Берг и графиня недоумевающе и испуганно смотрели на нее. Граф остановился у окна, прислушиваясь.
– Маменька, это нельзя; посмотрите, что на дворе! – закричала она. – Они остаются!..
– Что с тобой? Кто они? Что тебе надо?
– Раненые, вот кто! Это нельзя, маменька; это ни на что не похоже… Нет, маменька, голубушка, это не то, простите, пожалуйста, голубушка… Маменька, ну что нам то, что мы увезем, вы посмотрите только, что на дворе… Маменька!.. Это не может быть!..
Граф стоял у окна и, не поворачивая лица, слушал слова Наташи. Вдруг он засопел носом и приблизил свое лицо к окну.
Графиня взглянула на дочь, увидала ее пристыженное за мать лицо, увидала ее волнение, поняла, отчего муж теперь не оглядывался на нее, и с растерянным видом оглянулась вокруг себя.
– Ах, да делайте, как хотите! Разве я мешаю кому нибудь! – сказала она, еще не вдруг сдаваясь.
– Маменька, голубушка, простите меня!
Но графиня оттолкнула дочь и подошла к графу.
– Mon cher, ты распорядись, как надо… Я ведь не знаю этого, – сказала она, виновато опуская глаза.
– Яйца… яйца курицу учат… – сквозь счастливые слезы проговорил граф и обнял жену, которая рада была скрыть на его груди свое пристыженное лицо.
– Папенька, маменька! Можно распорядиться? Можно?.. – спрашивала Наташа. – Мы все таки возьмем все самое нужное… – говорила Наташа.
Граф утвердительно кивнул ей головой, и Наташа тем быстрым бегом, которым она бегивала в горелки, побежала по зале в переднюю и по лестнице на двор.
Люди собрались около Наташи и до тех пор не могли поверить тому странному приказанию, которое она передавала, пока сам граф именем своей жены не подтвердил приказания о том, чтобы отдавать все подводы под раненых, а сундуки сносить в кладовые. Поняв приказание, люди с радостью и хлопотливостью принялись за новое дело. Прислуге теперь это не только не казалось странным, но, напротив, казалось, что это не могло быть иначе, точно так же, как за четверть часа перед этим никому не только не казалось странным, что оставляют раненых, а берут вещи, но казалось, что не могло быть иначе.

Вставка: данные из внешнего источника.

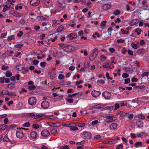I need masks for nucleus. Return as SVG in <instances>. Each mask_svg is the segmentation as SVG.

Все домашние, как бы выплачивая за то, что они раньше не взялись за это, принялись с хлопотливостью за новое дело размещения раненых. Раненые повыползли из своих комнат и с радостными бледными лицами окружили подводы. В соседних домах тоже разнесся слух, что есть подводы, и на двор к Ростовым стали приходить раненые из других домов. Многие из раненых просили не снимать вещей и только посадить их сверху. Но раз начавшееся дело свалки вещей уже не могло остановиться. Было все равно, оставлять все или половину. На дворе лежали неубранные сундуки с посудой, с бронзой, с картинами, зеркалами, которые так старательно укладывали в прошлую ночь, и всё искали и находили возможность сложить то и то и отдать еще и еще подводы.
– Четверых еще можно взять, – говорил управляющий, – я свою повозку отдаю, а то куда же их?
– Да отдайте мою гардеробную, – говорила графиня. – Дуняша со мной сядет в карету.
Отдали еще и гардеробную повозку и отправили ее за ранеными через два дома. Все домашние и прислуга были весело оживлены. Наташа находилась в восторженно счастливом оживлении, которого она давно не испытывала.
– Куда же его привязать? – говорили люди, прилаживая сундук к узкой запятке кареты, – надо хоть одну подводу оставить.
– Да с чем он? – спрашивала Наташа.
– С книгами графскими.
– Оставьте. Васильич уберет. Это не нужно.
В бричке все было полно людей; сомневались о том, куда сядет Петр Ильич.
– Он на козлы. Ведь ты на козлы, Петя? – кричала Наташа.
Соня не переставая хлопотала тоже; но цель хлопот ее была противоположна цели Наташи. Она убирала те вещи, которые должны были остаться; записывала их, по желанию графини, и старалась захватить с собой как можно больше.


Во втором часу заложенные и уложенные четыре экипажа Ростовых стояли у подъезда. Подводы с ранеными одна за другой съезжали со двора.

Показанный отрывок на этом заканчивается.